→ **Tugas Dikerjakan**
Tuliskan kembali seluruh kutipan tentang pembelajaran kimia berbasis CEP di bawah ini, tanpa mengubah satu huruf atau tanda baca pun.

Pendekatan Chemo-entrepreuneurship (CEP) menekankan pada kegiatan pembelajaran yang
dikaitkan pada obyek nyata, sehingga selain mendidik, pendekatan ini memungkinkan
mahasiswa dapat mempelajari proses pengolahan suatu bahan menjadi produk yang
bermanfaat dan bernilai ekonomi. (Titi Wahyukaeni,2006). Edmund menyatakan
kemampuan untuk berstrategi kreativitas dan berinovasi serta mengembangkan ketrampilan
dapat meningkatkan kompetensi khusus Agung (1998).
4
D. Identifikasi Masalah
Berdasarkan paparan pemikiran diatas maka permasalahan di Prodi Tadris (Pendidikan)
Kimia sebagai berikut:
1. Inovasi dalam pengembangan perangkat pembelajaran pendidikan kimia di Tadris IAIN
Walisongo menjadi sangat penting sebagai upaya peningkatan kualitas Pendidikan
Kimia.
2. Input mahasiswa Jurusan Tadris Program Studi Pendidikan Kimia IAIN Walisongo
memiliki latar belakang variatif sehingga memerlukan proses tranformasi ilmu yang
efektif dan efisien untuk meningkatkan hasil pembelajaran.
3. Pembelajaran mata kuliah Kimia Bahan Makanan yang ada, belum berorientasi chemo-
entreprenuership (CEP).
4. Kegiatan praktikum materi kimia bahan makanan yang selama ini ada belum menuntun
mahasiswa menjadi lebih kreatif serta berminat wirausaha (entrepreneurship) maka
memerlukan pembelajaran yang berbasis CEP.
A. Perumusan Masalah
Berdasarkan latar belakang yang telah diuraikan di atas, maka dirumuskan masalah
utamanya yaitu bagaimanakah mengembangkan perangkat pembelajaran kimia bahan
makanan mahasiswa Tadris IAIN Walisongo melalui pembelajaran kimia berbasis
Chemoentreprenurship (CEP) ?

→ **Data yang Diberikan**
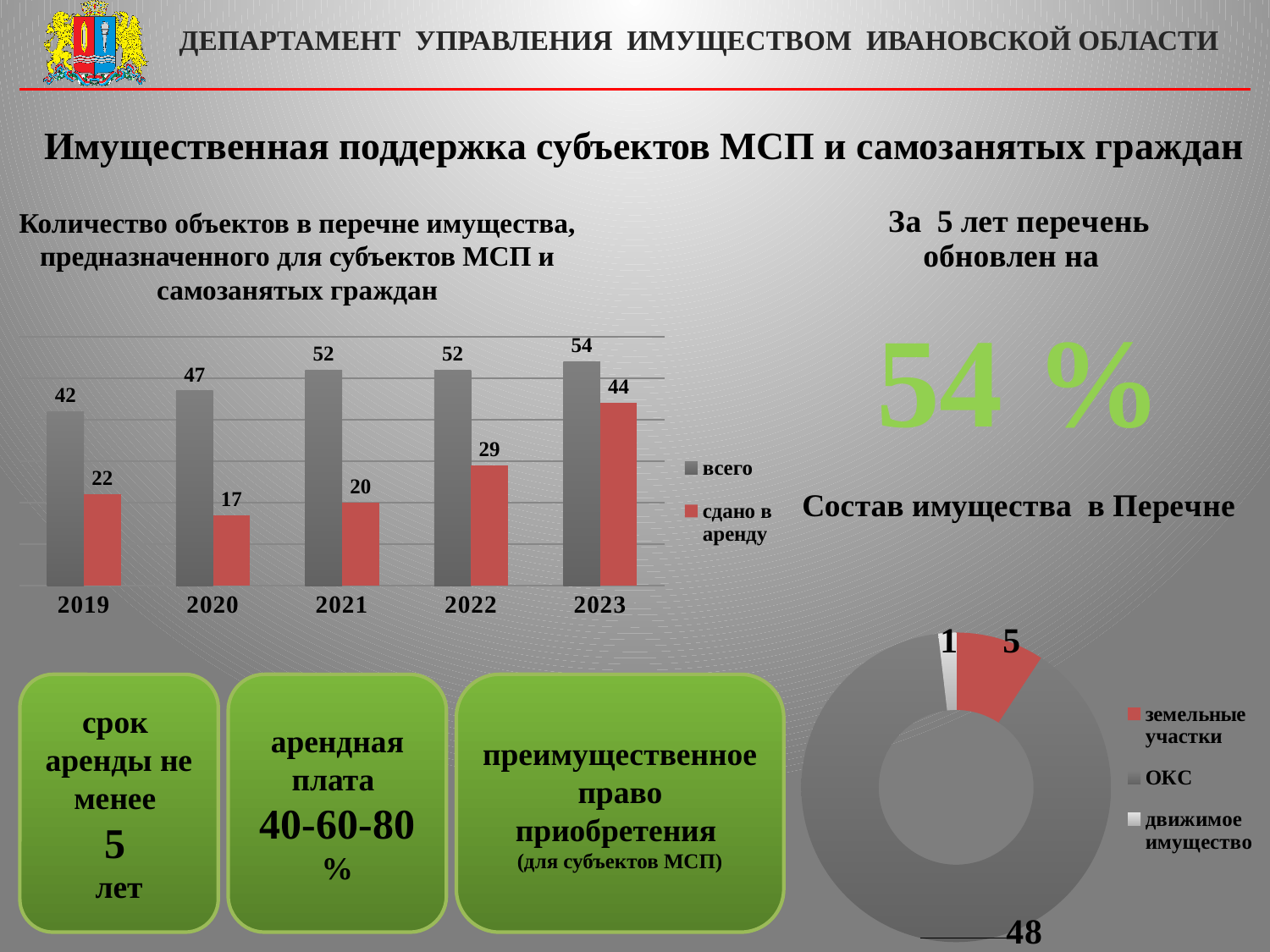
In the bar chart on the left, does the value of "всего" generally rise or fall from 2019 to 2023? rise In the chart titled "Состав имущества в Перечне", which category has the smallest value? движимое имущество In the chart titled "Состав имущества в Перечне", what is the value for "ОКС"? 48 In the bar chart on the left, which year has the lowest value for "сдано в аренду"? 2020 In the bar chart on the left, which year has the highest value for "всего"? 2023 What kind of chart is the chart titled "Состав имущества в Перечне"? doughnut chart In the bar chart on the left, how many years are shown on the x axis? 5 In the bar chart on the left, what is the difference between "всего" and "сдано в аренду" in 2023? 10 In the bar chart on the left, what is the value of "всего" for 2021? 52 In the bar chart on the left, how many series does the legend list? 2 In the bar chart on the left, which is larger: "сдано в аренду" in 2022 or in 2019? 2022 In the bar chart on the left, what is the value of "сдано в аренду" for 2020? 17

→ **Jawaban Anda**
Pendekatan Chemo-entrepreuneurship (CEP) menekankan pada kegiatan pembelajaran yang
dikaitkan pada obyek nyata, sehingga selain mendidik, pendekatan ini memungkinkan
mahasiswa dapat mempelajari proses pengolahan suatu bahan menjadi produk yang
bermanfaat dan bernilai ekonomi. (Titi Wahyukaeni,2006). Edmund menyatakan
kemampuan untuk berstrategi kreativitas dan berinovasi serta mengembangkan ketrampilan
dapat meningkatkan kompetensi khusus Agung (1998).
4
D. Identifikasi Masalah
Berdasarkan paparan pemikiran diatas maka permasalahan di Prodi Tadris (Pendidikan)
Kimia sebagai berikut:
1. Inovasi dalam pengembangan perangkat pembelajaran pendidikan kimia di Tadris IAIN
Walisongo menjadi sangat penting sebagai upaya peningkatan kualitas Pendidikan
Kimia.
2. Input mahasiswa Jurusan Tadris Program Studi Pendidikan Kimia IAIN Walisongo
memiliki latar belakang variatif sehingga memerlukan proses tranformasi ilmu yang
efektif dan efisien untuk meningkatkan hasil pembelajaran.
3. Pembelajaran mata kuliah Kimia Bahan Makanan yang ada, belum berorientasi chemo-
entreprenuership (CEP).
4. Kegiatan praktikum materi kimia bahan makanan yang selama ini ada belum menuntun
mahasiswa menjadi lebih kreatif serta berminat wirausaha (entrepreneurship) maka
memerlukan pembelajaran yang berbasis CEP.
A. Perumusan Masalah
Berdasarkan latar belakang yang telah diuraikan di atas, maka dirumuskan masalah
utamanya yaitu bagaimanakah mengembangkan perangkat pembelajaran kimia bahan
makanan mahasiswa Tadris IAIN Walisongo melalui pembelajaran kimia berbasis
Chemoentreprenurship (CEP) ?